Assigned task:
The entries below must be retyped in full. Keep every word the same.
+++ Working data
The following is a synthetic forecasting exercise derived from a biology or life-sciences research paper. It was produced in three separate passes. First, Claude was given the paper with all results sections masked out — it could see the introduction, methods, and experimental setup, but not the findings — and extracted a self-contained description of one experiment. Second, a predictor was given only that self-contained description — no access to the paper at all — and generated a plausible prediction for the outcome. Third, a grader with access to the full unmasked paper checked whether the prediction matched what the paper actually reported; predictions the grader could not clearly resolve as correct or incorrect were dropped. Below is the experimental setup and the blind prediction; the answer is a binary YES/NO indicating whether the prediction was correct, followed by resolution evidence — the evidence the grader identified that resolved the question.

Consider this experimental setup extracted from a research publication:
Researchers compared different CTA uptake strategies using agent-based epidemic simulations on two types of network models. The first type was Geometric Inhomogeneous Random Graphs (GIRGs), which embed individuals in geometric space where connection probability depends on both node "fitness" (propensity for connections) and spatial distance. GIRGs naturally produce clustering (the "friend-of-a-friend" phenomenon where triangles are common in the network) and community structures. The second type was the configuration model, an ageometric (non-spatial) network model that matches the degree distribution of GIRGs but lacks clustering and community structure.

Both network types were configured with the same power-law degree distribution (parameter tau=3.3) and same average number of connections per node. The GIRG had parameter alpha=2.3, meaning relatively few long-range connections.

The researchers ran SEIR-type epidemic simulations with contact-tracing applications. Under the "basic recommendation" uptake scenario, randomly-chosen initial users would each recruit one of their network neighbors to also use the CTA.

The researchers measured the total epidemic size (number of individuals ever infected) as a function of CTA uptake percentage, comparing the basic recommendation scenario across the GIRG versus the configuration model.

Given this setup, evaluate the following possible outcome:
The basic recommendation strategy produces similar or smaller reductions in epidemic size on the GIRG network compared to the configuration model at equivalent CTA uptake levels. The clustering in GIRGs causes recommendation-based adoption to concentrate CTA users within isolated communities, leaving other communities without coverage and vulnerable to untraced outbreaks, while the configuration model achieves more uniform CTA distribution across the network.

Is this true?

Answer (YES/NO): NO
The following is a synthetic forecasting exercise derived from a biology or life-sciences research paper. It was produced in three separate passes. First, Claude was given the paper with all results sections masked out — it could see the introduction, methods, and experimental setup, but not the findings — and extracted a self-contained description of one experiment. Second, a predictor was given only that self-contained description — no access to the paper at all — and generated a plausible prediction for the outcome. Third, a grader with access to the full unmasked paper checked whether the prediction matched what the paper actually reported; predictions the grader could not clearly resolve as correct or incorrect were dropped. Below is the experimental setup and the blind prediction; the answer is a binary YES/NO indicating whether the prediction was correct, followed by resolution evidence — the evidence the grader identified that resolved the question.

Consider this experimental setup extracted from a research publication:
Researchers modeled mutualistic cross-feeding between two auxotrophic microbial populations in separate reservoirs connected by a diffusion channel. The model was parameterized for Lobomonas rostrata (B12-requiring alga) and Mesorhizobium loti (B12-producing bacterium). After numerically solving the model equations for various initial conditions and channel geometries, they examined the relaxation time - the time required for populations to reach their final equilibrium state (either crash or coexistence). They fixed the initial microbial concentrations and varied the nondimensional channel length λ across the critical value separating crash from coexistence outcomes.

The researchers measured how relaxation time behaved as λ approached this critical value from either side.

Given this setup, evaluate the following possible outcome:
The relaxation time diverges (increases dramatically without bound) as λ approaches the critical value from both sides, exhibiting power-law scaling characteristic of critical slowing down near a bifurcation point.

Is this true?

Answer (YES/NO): NO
++++++
Result of the exercise:
The following is a synthetic forecasting exercise derived from a biology or life-sciences research paper. It was produced in three separate passes. First, Claude was given the paper with all results sections masked out — it could see the introduction, methods, and experimental setup, but not the findings — and extracted a self-contained description of one experiment. Second, a predictor was given only that self-contained description — no access to the paper at all — and generated a plausible prediction for the outcome. Third, a grader with access to the full unmasked paper checked whether the prediction matched what the paper actually reported; predictions the grader could not clearly resolve as correct or incorrect were dropped. Below is the experimental setup and the blind prediction; the answer is a binary YES/NO indicating whether the prediction was correct, followed by resolution evidence — the evidence the grader identified that resolved the question.

Consider this experimental setup extracted from a research publication:
Researchers compared different CTA uptake strategies using agent-based epidemic simulations on two types of network models. The first type was Geometric Inhomogeneous Random Graphs (GIRGs), which embed individuals in geometric space where connection probability depends on both node "fitness" (propensity for connections) and spatial distance. GIRGs naturally produce clustering (the "friend-of-a-friend" phenomenon where triangles are common in the network) and community structures. The second type was the configuration model, an ageometric (non-spatial) network model that matches the degree distribution of GIRGs but lacks clustering and community structure.

Both network types were configured with the same power-law degree distribution (parameter tau=3.3) and same average number of connections per node. The GIRG had parameter alpha=2.3, meaning relatively few long-range connections.

The researchers ran SEIR-type epidemic simulations with contact-tracing applications. Under the "basic recommendation" uptake scenario, randomly-chosen initial users would each recruit one of their network neighbors to also use the CTA.

The researchers measured the total epidemic size (number of individuals ever infected) as a function of CTA uptake percentage, comparing the basic recommendation scenario across the GIRG versus the configuration model.

Given this setup, evaluate the following possible outcome:
The basic recommendation strategy produces similar or smaller reductions in epidemic size on the GIRG network compared to the configuration model at equivalent CTA uptake levels. The clustering in GIRGs causes recommendation-based adoption to concentrate CTA users within isolated communities, leaving other communities without coverage and vulnerable to untraced outbreaks, while the configuration model achieves more uniform CTA distribution across the network.

Is this true?

Answer (YES/NO): NO
The following is a synthetic forecasting exercise derived from a biology or life-sciences research paper. It was produced in three separate passes. First, Claude was given the paper with all results sections masked out — it could see the introduction, methods, and experimental setup, but not the findings — and extracted a self-contained description of one experiment. Second, a predictor was given only that self-contained description — no access to the paper at all — and generated a plausible prediction for the outcome. Third, a grader with access to the full unmasked paper checked whether the prediction matched what the paper actually reported; predictions the grader could not clearly resolve as correct or incorrect were dropped. Below is the experimental setup and the blind prediction; the answer is a binary YES/NO indicating whether the prediction was correct, followed by resolution evidence — the evidence the grader identified that resolved the question.

Consider this experimental setup extracted from a research publication:
Researchers modeled mutualistic cross-feeding between two auxotrophic microbial populations in separate reservoirs connected by a diffusion channel. The model was parameterized for Lobomonas rostrata (B12-requiring alga) and Mesorhizobium loti (B12-producing bacterium). After numerically solving the model equations for various initial conditions and channel geometries, they examined the relaxation time - the time required for populations to reach their final equilibrium state (either crash or coexistence). They fixed the initial microbial concentrations and varied the nondimensional channel length λ across the critical value separating crash from coexistence outcomes.

The researchers measured how relaxation time behaved as λ approached this critical value from either side.

Given this setup, evaluate the following possible outcome:
The relaxation time diverges (increases dramatically without bound) as λ approaches the critical value from both sides, exhibiting power-law scaling characteristic of critical slowing down near a bifurcation point.

Is this true?

Answer (YES/NO): NO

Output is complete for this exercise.